Use the free beforeUdig service to find out where underground cables and gas mains are on your farm.

For more information, refer to cable locations. Please be aware a charge will apply for locating cables that are privately owned service lines.

If you plan to excavate more than 300mm deep within 2 metres of a power pole or pylon, you must, by law, complete and submit an excavation permit to PowerNet System Control. Click here to download an excavation permit (PDF). You must allow at least seven days’ notice when submitting the permit.

Please note additional pole supports are often required to prevent the line from collapsing. For your protection, don’t start this work until you call our Customer Call Centre on 0800 808 587 or email systemcontrol@powernet.co.nz before starting any work.

If you damage a power cable while excavating, treat it as live and keep all people and animals well away from the area.

Contact our Customer Call Centre on 0800 808 587 if you suspect any damage has occurred. Do not try to correct the situation yourself, and please never cover up a damaged cable.

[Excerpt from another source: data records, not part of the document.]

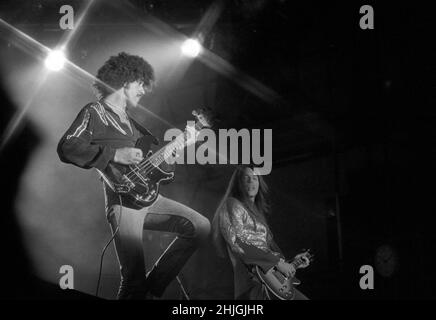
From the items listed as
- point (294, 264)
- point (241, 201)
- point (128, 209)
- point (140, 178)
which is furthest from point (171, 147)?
point (294, 264)

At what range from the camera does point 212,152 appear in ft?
14.3

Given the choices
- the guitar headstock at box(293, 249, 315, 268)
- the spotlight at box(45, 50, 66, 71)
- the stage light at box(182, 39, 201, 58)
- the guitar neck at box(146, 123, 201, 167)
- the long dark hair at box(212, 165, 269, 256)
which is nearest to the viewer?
the guitar neck at box(146, 123, 201, 167)

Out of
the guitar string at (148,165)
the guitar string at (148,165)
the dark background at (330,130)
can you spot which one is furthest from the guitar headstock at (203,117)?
the guitar string at (148,165)

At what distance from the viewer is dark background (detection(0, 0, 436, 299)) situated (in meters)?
4.06

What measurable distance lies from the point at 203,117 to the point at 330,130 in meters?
1.13

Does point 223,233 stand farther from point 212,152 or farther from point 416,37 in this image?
point 416,37

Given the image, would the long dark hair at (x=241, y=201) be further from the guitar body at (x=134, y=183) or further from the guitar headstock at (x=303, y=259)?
the guitar body at (x=134, y=183)

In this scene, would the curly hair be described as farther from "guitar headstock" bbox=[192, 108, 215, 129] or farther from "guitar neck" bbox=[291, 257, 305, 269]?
"guitar neck" bbox=[291, 257, 305, 269]

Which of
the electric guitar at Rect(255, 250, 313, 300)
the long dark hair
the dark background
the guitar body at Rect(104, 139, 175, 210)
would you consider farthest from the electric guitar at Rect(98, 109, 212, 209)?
the electric guitar at Rect(255, 250, 313, 300)

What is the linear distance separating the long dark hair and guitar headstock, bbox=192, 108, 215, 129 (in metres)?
0.46

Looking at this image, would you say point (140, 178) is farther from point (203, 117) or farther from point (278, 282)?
point (278, 282)

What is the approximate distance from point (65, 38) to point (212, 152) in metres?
1.68

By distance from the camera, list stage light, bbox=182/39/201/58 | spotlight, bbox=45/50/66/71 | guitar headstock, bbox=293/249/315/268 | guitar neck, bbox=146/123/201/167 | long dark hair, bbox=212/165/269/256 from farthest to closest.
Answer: stage light, bbox=182/39/201/58 < spotlight, bbox=45/50/66/71 < long dark hair, bbox=212/165/269/256 < guitar headstock, bbox=293/249/315/268 < guitar neck, bbox=146/123/201/167

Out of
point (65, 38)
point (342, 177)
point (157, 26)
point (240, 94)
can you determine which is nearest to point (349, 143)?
point (342, 177)
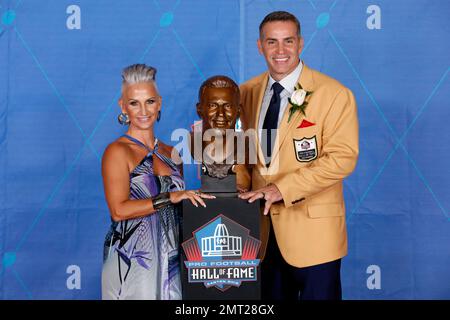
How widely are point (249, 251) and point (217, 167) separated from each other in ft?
1.22

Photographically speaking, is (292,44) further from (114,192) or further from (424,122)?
(424,122)

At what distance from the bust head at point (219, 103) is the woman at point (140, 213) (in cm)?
28

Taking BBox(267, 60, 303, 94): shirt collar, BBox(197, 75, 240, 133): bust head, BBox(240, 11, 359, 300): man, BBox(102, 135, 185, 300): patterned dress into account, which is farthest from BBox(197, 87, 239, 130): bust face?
BBox(267, 60, 303, 94): shirt collar

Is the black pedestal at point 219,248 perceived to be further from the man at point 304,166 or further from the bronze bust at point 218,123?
the man at point 304,166

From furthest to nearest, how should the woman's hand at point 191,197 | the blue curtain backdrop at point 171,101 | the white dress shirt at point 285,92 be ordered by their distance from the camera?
the blue curtain backdrop at point 171,101
the white dress shirt at point 285,92
the woman's hand at point 191,197

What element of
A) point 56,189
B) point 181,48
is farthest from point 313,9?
point 56,189

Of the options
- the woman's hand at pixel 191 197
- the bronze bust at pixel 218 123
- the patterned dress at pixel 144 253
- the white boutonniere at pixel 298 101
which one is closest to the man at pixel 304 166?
the white boutonniere at pixel 298 101

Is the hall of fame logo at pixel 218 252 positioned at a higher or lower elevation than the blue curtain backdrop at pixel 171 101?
lower

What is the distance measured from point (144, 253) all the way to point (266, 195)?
22.3 inches

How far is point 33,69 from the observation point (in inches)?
157

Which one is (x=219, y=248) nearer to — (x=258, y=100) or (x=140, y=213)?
(x=140, y=213)

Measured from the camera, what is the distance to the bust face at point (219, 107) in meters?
2.58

Stay safe around downed power lines

  • DO NOT touch, move, or go near any downed or hanging line.
  • DO NOT move tree branches or other objects entangled in any line.
  • Contact PowerNet immediately on 03 2111899 or our customer call centre 0800 808 587 and contact the Police on 111.
  • Treat all lines as live until advised otherwise by us.
  • Keep yourself and others well clear – at least 10 metres away.

It doesn’t happen often, but power lines can sometimes fall to the ground. If a farm machine crashes into a pole or a tree falls onto power lines, the lines can break and fall down.

By knowing what to do in emergencies such as this, you can keep yourself and others safe.

Once you have phoned PowerNet, we will get someone there quickly to make the lines safe and repair them.

The only people who should ever come near downed power lines are our experienced and trained line mechanics. They know the danger and will only approach downed lines if they are sure it’s safe.

What do you do if a power line comes down on a tractor or farm machine you’re in?

If you are in a farm machine and the lines come down on top of you, you should:

  • Stay in the machine
  • Tell anyone near to keep away, too, because the lines might electrify the ground around the farm machine.
  • Stay in the machine until one of our line mechanics tells you it’s safe to get out.

There are certain circumstances when staying in the machine might not be safe, for example, if a fire starts inside the cab.

If it is not safe to stay in the machine and you have to get out, you should:

  • Jump from the open door of the machine so that you are not touching the machine and the ground simultaneously (touching the ground at the same time could give you a potentially fatal electric shock).
  • Stay on your feet and either shuffle or hop away, keeping your feet close together until you are at least 10 metres away from the machine. This might look strange when you are doing it, but it could save your life because electricity can flow up one leg and down the other if you take a normal-sized step on electrified ground.